A ideia de que há algo exterior a nós que orienta nosso comportamento e nossas decisões parece bem antiga. Sócrates fala do seu demônio, que o orientava em sua missão de, através da maiêutica, aperfeiçoar os homens, trazendo à luz novas ideias assentadas na própria essência das noções que aqueles julgavam compreender e exercitar. Não se tratava de um mau demônio e muitas vezes Sócrates referia-se a ele como o deus.[2]

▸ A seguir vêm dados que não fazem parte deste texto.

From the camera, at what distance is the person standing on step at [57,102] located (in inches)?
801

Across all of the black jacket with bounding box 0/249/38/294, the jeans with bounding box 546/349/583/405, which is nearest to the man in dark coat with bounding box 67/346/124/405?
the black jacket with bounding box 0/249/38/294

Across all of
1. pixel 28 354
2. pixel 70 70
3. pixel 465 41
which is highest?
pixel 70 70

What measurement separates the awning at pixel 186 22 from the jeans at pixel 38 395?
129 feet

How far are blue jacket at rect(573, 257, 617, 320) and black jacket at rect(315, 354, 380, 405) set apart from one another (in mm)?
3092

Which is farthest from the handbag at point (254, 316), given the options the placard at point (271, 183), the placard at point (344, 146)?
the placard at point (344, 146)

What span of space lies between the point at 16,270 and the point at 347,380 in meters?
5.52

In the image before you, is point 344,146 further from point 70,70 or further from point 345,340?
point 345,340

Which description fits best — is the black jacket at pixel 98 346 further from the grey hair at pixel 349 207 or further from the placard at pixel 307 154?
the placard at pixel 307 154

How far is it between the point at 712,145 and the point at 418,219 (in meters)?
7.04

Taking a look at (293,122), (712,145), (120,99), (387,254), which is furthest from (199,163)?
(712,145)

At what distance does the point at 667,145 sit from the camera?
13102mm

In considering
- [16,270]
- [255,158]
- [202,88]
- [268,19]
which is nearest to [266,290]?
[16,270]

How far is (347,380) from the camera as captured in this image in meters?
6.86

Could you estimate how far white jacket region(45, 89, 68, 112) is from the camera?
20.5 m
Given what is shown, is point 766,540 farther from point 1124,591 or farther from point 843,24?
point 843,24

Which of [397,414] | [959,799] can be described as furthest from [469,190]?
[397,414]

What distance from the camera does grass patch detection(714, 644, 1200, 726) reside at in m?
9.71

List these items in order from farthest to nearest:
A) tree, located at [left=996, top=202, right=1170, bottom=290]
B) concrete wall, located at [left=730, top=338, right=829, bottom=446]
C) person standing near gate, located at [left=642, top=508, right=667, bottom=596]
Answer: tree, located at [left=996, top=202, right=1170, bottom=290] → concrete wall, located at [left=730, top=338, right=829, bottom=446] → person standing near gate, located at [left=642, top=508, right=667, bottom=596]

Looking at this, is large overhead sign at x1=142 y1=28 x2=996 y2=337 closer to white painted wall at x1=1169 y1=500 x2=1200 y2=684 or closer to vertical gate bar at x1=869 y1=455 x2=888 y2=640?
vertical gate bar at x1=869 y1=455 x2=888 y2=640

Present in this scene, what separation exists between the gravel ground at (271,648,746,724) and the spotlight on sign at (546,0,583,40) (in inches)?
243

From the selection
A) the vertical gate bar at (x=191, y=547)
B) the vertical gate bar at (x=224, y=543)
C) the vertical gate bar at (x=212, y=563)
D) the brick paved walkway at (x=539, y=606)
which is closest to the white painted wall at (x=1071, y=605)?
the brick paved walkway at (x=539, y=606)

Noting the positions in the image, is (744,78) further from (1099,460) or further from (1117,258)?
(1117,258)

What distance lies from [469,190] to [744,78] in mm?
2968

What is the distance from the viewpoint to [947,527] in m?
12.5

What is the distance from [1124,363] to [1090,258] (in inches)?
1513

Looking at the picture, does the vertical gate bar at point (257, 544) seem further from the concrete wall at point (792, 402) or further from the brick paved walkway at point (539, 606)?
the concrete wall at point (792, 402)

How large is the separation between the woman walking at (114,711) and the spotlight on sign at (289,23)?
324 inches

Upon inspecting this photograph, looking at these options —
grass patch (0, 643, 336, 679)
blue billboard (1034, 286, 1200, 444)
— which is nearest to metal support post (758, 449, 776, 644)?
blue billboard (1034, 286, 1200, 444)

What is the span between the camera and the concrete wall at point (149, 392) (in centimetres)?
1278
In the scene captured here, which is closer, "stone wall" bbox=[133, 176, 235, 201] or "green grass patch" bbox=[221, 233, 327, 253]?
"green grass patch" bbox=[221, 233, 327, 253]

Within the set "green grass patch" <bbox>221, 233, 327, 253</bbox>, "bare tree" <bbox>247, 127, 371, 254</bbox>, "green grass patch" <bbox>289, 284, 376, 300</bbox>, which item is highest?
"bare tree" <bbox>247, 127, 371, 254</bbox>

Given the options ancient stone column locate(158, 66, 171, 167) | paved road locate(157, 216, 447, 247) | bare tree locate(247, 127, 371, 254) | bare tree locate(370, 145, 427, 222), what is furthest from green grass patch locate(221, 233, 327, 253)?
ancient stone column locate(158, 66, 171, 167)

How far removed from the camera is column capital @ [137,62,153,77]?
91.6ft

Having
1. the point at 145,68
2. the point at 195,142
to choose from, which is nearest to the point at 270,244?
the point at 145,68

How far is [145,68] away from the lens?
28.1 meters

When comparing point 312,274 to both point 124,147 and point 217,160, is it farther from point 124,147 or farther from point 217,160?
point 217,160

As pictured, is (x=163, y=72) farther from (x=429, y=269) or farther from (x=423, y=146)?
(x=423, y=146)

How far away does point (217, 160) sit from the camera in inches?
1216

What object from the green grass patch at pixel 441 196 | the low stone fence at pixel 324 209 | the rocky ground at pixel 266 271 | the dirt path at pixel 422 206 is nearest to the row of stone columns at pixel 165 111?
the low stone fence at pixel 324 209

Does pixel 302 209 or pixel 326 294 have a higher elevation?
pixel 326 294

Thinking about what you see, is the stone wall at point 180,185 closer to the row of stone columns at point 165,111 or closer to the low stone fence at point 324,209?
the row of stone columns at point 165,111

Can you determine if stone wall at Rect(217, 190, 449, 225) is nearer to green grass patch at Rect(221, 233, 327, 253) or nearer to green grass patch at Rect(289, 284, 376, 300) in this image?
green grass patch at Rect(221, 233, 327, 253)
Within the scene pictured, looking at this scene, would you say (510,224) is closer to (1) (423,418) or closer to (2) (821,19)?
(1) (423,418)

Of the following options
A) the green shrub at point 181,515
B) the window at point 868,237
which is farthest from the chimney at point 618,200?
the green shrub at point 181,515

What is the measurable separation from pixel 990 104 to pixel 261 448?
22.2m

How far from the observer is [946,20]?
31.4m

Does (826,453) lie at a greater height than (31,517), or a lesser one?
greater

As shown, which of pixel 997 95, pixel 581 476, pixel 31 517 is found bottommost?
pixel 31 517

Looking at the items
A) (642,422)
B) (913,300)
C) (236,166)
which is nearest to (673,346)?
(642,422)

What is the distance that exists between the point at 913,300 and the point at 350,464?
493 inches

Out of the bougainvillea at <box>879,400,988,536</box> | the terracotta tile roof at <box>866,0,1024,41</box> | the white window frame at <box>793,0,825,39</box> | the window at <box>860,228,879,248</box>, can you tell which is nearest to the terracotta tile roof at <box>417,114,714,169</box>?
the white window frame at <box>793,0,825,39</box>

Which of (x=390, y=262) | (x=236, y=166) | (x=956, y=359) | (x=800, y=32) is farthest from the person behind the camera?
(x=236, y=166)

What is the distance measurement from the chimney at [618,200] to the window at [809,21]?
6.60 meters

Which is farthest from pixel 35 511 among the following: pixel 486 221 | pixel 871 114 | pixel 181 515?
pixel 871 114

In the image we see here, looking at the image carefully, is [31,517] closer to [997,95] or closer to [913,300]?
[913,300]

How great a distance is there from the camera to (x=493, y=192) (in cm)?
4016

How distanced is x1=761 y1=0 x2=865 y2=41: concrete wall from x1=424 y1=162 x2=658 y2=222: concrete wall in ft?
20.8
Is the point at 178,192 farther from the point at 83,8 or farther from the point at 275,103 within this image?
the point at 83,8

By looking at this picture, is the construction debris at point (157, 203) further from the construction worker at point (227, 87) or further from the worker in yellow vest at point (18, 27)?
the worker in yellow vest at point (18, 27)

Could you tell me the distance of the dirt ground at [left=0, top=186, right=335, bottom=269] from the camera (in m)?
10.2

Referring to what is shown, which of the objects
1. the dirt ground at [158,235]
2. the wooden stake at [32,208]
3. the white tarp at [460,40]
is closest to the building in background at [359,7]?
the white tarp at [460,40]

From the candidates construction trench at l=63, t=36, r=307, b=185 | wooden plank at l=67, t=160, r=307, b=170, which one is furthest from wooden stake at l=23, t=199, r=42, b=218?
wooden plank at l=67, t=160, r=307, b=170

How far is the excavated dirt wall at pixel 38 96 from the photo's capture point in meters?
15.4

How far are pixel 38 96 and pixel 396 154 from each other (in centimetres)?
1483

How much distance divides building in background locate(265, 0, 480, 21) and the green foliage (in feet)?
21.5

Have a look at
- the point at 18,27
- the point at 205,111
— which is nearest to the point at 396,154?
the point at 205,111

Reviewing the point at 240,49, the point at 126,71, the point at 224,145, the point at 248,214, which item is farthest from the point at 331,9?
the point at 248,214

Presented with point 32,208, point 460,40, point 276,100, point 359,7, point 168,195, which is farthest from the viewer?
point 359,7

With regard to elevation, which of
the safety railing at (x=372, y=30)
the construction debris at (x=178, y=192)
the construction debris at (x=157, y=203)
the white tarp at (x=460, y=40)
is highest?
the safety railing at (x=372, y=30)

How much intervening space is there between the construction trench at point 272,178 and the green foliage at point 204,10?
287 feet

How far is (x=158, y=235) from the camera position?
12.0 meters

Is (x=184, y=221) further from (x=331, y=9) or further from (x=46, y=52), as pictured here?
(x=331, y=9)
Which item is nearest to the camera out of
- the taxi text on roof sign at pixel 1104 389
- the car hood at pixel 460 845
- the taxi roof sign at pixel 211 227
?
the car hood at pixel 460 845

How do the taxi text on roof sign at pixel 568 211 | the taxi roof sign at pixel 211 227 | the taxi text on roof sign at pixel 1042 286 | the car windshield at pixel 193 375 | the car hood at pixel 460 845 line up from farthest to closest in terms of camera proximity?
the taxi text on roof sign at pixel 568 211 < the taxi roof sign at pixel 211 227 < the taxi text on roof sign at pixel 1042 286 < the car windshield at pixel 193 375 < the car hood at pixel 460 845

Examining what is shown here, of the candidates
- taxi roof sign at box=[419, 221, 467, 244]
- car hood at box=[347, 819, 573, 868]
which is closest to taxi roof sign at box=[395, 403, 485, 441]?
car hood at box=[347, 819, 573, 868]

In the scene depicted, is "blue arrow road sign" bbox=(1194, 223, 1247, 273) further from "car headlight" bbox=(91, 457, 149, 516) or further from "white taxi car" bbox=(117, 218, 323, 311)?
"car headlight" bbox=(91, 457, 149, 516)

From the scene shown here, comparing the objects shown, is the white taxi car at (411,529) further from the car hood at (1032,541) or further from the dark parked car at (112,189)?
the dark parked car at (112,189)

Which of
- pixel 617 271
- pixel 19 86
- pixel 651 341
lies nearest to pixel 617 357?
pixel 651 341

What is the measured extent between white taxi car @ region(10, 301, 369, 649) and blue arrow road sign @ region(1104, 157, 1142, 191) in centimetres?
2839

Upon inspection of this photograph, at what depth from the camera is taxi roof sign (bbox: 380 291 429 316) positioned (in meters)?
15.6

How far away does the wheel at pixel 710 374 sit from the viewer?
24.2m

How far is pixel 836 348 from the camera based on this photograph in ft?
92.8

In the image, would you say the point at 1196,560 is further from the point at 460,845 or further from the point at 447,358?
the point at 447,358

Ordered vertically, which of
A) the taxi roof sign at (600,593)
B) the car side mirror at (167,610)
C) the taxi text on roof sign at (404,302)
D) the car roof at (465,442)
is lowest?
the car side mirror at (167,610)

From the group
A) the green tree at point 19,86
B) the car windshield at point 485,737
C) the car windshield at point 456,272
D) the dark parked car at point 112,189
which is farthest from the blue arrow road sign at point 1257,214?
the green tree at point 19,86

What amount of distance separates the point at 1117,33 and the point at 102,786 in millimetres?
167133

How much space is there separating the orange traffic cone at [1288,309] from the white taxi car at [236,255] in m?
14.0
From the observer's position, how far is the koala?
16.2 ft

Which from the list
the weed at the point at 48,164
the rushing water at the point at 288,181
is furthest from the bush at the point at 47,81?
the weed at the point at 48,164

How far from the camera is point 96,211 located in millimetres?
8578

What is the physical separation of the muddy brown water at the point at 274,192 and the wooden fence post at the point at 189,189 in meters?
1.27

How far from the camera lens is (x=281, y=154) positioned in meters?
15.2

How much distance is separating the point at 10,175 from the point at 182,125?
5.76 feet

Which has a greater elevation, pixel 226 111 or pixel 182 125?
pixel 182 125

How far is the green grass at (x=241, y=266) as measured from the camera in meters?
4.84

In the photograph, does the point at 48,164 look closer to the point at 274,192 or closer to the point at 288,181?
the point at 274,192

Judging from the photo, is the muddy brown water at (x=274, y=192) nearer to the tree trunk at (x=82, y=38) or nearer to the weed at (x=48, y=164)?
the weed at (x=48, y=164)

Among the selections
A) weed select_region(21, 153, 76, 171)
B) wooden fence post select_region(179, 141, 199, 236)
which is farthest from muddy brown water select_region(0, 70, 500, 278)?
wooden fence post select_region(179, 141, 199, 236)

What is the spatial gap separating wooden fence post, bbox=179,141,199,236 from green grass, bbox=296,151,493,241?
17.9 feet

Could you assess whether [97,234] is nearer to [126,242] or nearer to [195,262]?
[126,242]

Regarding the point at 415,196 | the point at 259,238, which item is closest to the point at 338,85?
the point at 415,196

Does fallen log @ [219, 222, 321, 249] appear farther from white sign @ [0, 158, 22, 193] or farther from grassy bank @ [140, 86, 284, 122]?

O cristianismo vai apresentar, através do apóstolo Paulo, a ideia de que mesmo os pagãos que não conheciam o decálogo hebreu disporiam da lei da consciência para os orientar. Compreende-se, a partir do que Paulo escreveu, que os preceitos universais de Deus constantes das duas tábuas seriam apreensíveis a qualquer homem de qualquer cultura.[3] Ninguém estaria, portanto, isento de um julgamento sob o pretexto de que ninguém lhe havia revelado a moral universal. O livro de Atos parece sugerir ainda a presença constante de um anjo que auxilia os cristãos, embora neste caso a orientação pareça estar substituída por uma ação de cunho protetora.[4] O medo moral de estar só parece ter surpreendido até mesmo Nietzsche, que vai supor conversas suas entre ele e sua sombra, embora seja sabido que a sombra, no caso do filósofo, pareça mais um elemento de diálogo do que de exteriorização de uma consciência orientadora.[5]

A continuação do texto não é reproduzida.